### Excerpt provided
--*--
Math 217 - University of Michigan



MATH/ECE 276 Discrete Mathematical Methods in Computer Engineering Fall 2017

Syllabus

4 Credit Hours

Course Meeting Times: M 10 – 10:50 in 1086 CB, TuTh 9:30 – 10:45 in 1086 CB

Format: Recitation / Classroom Based

Instructor: Frank Massey

Office: 2075 CASL Building Phone: 313-593-5198

E-Mail: fmassey@umich.edu

Office Hours: MTu 11:00 - 12:00, 2:00 – 3:00 and Th 11:00 - 12:00. Also by appointment.

My office hours are those times I will usually be in my office. However, occasionally I have to attend a meeting during one of my regularly scheduled office hours. In this case I will leave a note on my door indicating I am unavailable. In particular, if you know in advance that you are going to come see me at a particular time, it might not be a bad idea to tell me in class just in case one of those meetings arises. Please feel free to come by to see me at times other than my office hours. I will be happy to see you.

Course Description (from Catalog):

An introduction to fundamental concepts of discrete mathematics for computer engineering. Topics will be chosen from: set theory, partially ordered sets, lattices, Boolean algebra, semi-groups, rings, graphical representation of algebraic systems, graphs and directed graphs. Applications in various areas of computer engineering will be discussed.

More About the Course:

Some additional topics are relations, complexity of algorithms, induction, recursion, cryptography, combinatorics, and recurrence relations.

Computer Engineering Educational Objectives

The objective of the BSEE and BSCE degree programs is to prepare graduates who will be successful in their chosen career paths. Specifically, graduates of these programs will be capable of achieving:

1. Successful Careers (PEO#1): have successful technical or professional careers and contribute to the well-being of the community.

2. Lifelong Learning (PEO#2): continue to learn and to adapt in a world of constantly evolving technology.

3. Meeting Regional Needs (PEO#3): Contribute to the needs of the region, including automotive, information technologies, electronics, life sciences, renewable energy, power and defense related industries, consistent with the institution's mission.

Computer Engineering Program Outcomes

(a) an ability to apply knowledge of mathematics, science, and engineering

(b) an ability to design and conduct experiments, as well as to analyze and interpret data

(c) an ability to design a system, component, or process to meet desired needs

(d) an ability to function on multi-disciplinary teams

(e) an ability to identify, formulate, and solve engineering problems

(f) an understanding of professional and ethical responsibility

(g) an ability to communicate effectively

(h) the broad education necessary to understand the impact of engineering solutions in a global and societal context

(i) a recognition of the need for, and ability to engage in life-long learning and graduate studies

(j) a knowledge of contemporary issues

(k) an ability to use the techniques, skills, and modern engineering tools necessary for engineering practice

ECE/Math 276 Learning Goals:

After completing this course students should be able to do the following for a variety of situations.
--*--
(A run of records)

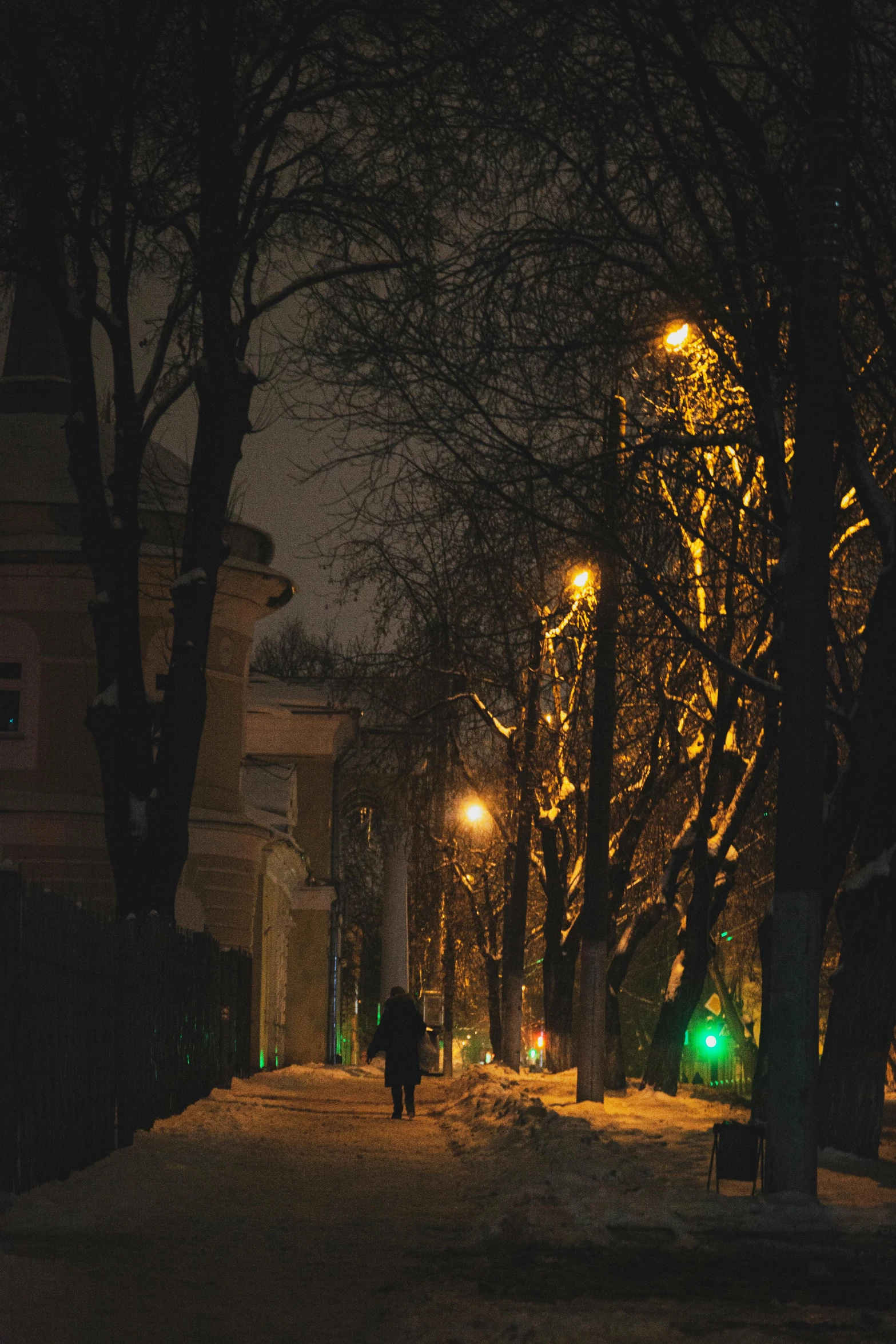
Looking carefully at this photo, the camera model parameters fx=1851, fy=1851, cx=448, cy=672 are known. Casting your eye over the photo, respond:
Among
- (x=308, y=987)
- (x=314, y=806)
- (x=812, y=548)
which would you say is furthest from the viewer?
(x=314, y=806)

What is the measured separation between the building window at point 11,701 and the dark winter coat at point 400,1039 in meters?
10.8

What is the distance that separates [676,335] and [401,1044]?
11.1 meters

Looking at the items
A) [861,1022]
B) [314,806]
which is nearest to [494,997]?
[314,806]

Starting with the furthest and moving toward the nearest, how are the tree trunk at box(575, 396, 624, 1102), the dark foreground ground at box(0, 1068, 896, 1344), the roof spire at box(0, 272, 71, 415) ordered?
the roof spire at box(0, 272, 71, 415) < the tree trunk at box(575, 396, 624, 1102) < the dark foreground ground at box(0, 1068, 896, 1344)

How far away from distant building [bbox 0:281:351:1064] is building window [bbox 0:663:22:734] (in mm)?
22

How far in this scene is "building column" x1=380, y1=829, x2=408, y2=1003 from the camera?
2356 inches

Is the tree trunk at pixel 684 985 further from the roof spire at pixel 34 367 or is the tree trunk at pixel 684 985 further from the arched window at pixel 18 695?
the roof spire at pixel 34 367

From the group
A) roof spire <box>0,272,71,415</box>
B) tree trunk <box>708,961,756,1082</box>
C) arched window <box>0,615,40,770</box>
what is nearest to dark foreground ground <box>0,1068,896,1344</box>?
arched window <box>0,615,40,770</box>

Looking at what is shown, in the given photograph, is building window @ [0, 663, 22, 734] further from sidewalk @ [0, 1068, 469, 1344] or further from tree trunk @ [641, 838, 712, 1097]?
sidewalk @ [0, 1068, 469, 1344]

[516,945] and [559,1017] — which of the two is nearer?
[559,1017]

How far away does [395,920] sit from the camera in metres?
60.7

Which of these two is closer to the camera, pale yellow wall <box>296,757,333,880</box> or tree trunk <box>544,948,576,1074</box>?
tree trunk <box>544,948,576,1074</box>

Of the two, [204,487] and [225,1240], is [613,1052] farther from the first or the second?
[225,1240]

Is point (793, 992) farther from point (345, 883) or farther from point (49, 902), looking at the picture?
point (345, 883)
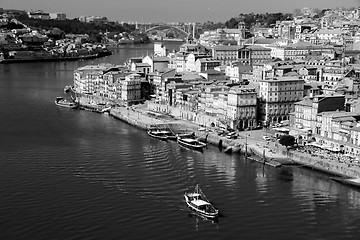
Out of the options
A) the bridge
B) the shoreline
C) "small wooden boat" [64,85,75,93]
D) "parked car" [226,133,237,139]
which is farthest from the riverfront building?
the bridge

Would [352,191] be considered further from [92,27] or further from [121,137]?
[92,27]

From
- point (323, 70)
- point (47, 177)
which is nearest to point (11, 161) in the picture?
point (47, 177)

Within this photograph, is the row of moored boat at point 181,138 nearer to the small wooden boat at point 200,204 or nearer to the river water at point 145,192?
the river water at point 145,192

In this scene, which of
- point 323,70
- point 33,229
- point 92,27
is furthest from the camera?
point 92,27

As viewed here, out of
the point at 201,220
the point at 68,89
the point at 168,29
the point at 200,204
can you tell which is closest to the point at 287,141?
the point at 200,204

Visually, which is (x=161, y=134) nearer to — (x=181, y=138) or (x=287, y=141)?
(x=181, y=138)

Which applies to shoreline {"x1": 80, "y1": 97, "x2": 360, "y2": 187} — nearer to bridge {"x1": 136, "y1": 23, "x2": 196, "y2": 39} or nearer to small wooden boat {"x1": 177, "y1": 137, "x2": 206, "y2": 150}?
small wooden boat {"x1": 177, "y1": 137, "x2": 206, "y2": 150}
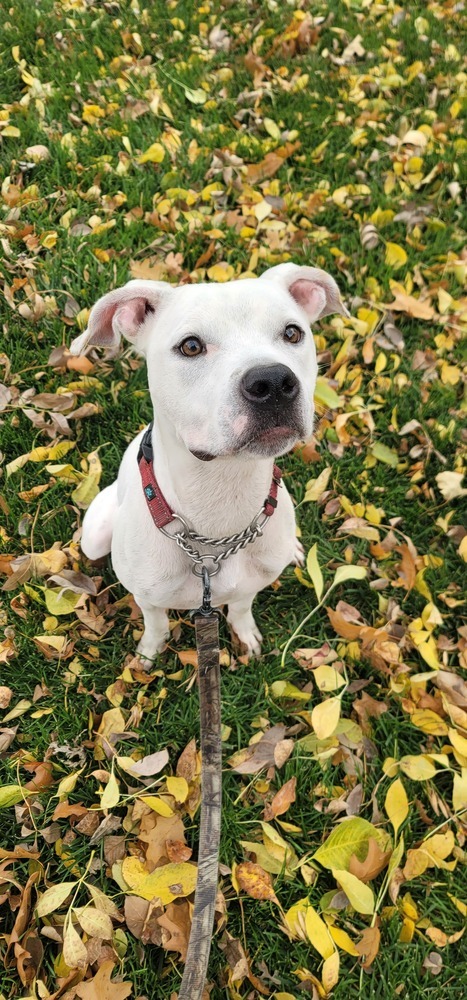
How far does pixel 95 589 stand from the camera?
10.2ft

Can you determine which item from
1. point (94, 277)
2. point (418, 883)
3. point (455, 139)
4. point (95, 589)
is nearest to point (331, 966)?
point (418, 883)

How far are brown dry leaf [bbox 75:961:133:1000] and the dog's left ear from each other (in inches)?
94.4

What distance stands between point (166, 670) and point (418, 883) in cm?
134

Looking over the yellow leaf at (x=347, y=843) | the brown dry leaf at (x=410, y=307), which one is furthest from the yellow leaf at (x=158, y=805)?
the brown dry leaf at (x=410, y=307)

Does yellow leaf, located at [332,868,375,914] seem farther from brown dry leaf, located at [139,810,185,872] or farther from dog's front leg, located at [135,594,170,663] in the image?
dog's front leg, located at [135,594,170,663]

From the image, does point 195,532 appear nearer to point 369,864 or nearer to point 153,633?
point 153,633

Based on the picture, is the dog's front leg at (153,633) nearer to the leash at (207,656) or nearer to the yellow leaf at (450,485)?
--*--
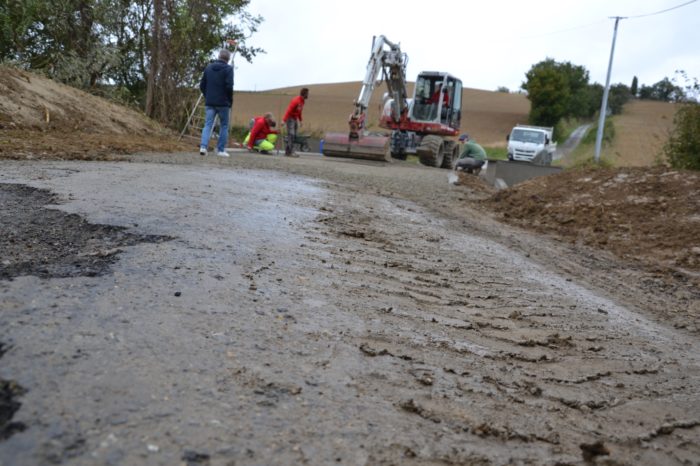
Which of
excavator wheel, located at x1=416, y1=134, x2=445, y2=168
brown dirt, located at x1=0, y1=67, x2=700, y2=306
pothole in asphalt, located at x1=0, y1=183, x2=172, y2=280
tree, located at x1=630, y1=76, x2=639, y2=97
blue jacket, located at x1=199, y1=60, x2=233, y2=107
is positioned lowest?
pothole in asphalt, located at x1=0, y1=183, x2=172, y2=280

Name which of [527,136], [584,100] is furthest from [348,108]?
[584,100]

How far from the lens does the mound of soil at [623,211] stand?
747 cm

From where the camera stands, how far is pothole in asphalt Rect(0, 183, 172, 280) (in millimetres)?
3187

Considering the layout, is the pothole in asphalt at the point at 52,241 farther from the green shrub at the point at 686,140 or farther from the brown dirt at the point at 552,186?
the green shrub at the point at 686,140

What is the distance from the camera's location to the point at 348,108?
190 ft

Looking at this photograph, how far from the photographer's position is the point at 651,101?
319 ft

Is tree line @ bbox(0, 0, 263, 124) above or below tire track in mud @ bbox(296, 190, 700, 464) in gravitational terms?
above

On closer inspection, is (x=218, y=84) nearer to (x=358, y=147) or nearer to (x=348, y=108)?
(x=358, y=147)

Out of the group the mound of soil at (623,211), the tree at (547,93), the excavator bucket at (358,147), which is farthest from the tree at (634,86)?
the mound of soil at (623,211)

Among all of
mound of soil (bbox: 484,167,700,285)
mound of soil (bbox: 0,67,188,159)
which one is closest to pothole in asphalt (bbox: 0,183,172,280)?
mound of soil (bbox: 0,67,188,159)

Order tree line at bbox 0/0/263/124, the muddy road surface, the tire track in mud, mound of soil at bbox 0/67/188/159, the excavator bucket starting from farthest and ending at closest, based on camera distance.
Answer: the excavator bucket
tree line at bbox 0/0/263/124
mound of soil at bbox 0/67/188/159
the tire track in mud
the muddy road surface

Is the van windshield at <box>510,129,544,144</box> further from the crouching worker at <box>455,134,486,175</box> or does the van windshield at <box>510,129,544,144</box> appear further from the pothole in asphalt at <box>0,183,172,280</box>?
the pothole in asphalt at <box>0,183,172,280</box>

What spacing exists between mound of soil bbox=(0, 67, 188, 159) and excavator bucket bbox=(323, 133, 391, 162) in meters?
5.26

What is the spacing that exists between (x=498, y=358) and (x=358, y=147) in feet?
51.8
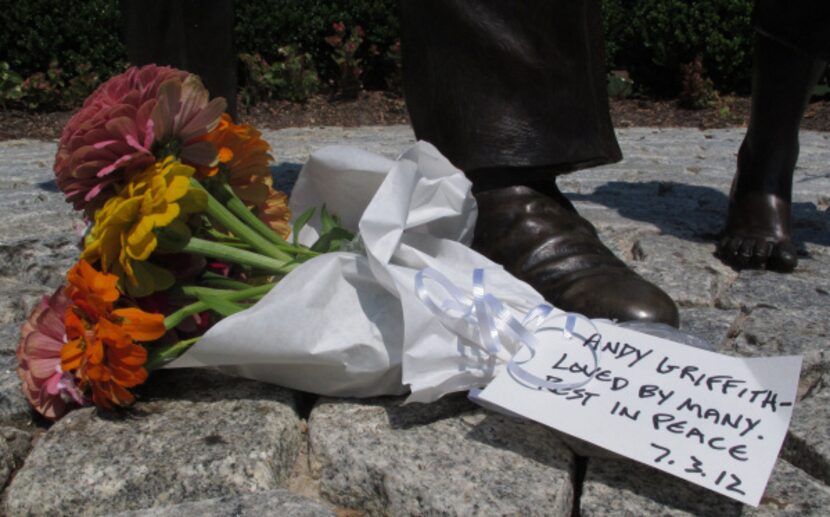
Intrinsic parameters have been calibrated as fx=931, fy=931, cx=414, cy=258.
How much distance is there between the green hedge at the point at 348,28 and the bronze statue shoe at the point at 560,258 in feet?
--*--
### Parts of the exercise
1. Locate every line of the records that contains the string "farthest", matching case exactly, and copy each of those lines.
2. Continue the discrete mathematics syllabus, starting right after its final sentence.

### In response
1.
which is farthest from the riverfront building?
Out of the group the mound of soil at (623,211), the tree at (547,93), the excavator bucket at (358,147), which is farthest from the tree at (634,86)?
Order tree line at bbox 0/0/263/124, the muddy road surface, the tire track in mud, mound of soil at bbox 0/67/188/159, the excavator bucket starting from farthest and ending at closest, based on camera distance.

2.
1. Model situations in the real world using the methods of discrete mathematics. Translate problems in the real world to discrete mathematics. Interprete the results of discrete mathematical analysis to answer questions about real world situations.

2. Apply the theory and algorithms of discrete mathematics to obtain solutions to problems in discrete mathematics.

3. Obtain solutions to discrete mathematical problems using mathematical software.

4. Develop algorithms for the solution of discrete mathematical problems that are suitable for computer implementation.

Texts:

Discrete Mathematics and its Applications, by Kenneth H. Rosen, published by McGraw-Hill. In the schedule below I have put in the appropriate sections and some suggested problems in both the 6th edition (2007) and the 7th edition (2011), so if you get either edition you should be able to follow along with the text ok. In the schedule below the 6th edition is denoted by R6 and the 7th edition by R7. I suggest you check out or other on-line sources for a cheaper price on the text. It looks like Amazon has some copies of the 6th edition for about $20.00. The bookstore should have the 7th edition.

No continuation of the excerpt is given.